Solvent exchange rates provide important information about the structural and dynamical properties of biomolecules. A large number of NMR experiments have been developed to measure such rates in proteins, the great majority of which quantify the buildup of signals from backbone amides after initial perturbation of water magnetization. Here we present a different approach that circumvents the main limitations that result from these classical hydrogen exchange NMR experiments. Building on recent developments that enable rapid recording of chemical exchange saturation transfer (CEST) pseudo-3D data sets, we describe a 15N-based CEST scheme for measurement of solvent exchange in proteins that exploits the one-bond 15N deuterium isotope shift. The utility of the approach is verified with an application to a 236 residue intrinsically disordered protein domain under conditions where it phase separates and a second application involving a mutated form of the domain that does not phase separate, establishing very similar hydrogen exchange rates for both samples. The methodology is well suited for studies of hydrogen exchange in any 15N-labeled biomolecule. A discussion of the merits of the CEST experiment in relation to the popular CLEANEX-PM scheme is presented.

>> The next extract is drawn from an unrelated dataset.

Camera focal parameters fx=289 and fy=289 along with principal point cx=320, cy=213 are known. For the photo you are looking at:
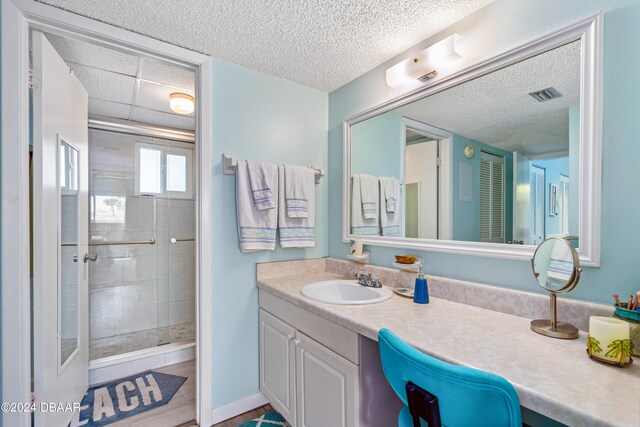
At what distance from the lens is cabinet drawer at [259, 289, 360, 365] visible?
1144 mm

Exploring methods to expedite the recording of CEST datasets using selective pulse excitation

Chemical Exchange Saturation Transfer (CEST) has emerged as a powerful tool for studies of biomolecular conformational exchange involving the interconversion between a major, visible conformer and one or more minor, invisible states. Applications typically entail recording a large number of 2D datasets, each of which differs in the position of a weak radio frequency field, so as to generate a CEST profile for each nucleus from which the chemical shifts of spins in the invisible state(s) are obtained. Here we compare a number of band-selective CEST schemes for speeding up the process using either DANTE or cosine-modulated excitation approaches. We show that while both are essentially identical for applications such as 15N CEST, in cases where the probed spins are dipolar or scalar coupled to other like spins there can be advantages for the cosine-excitation scheme.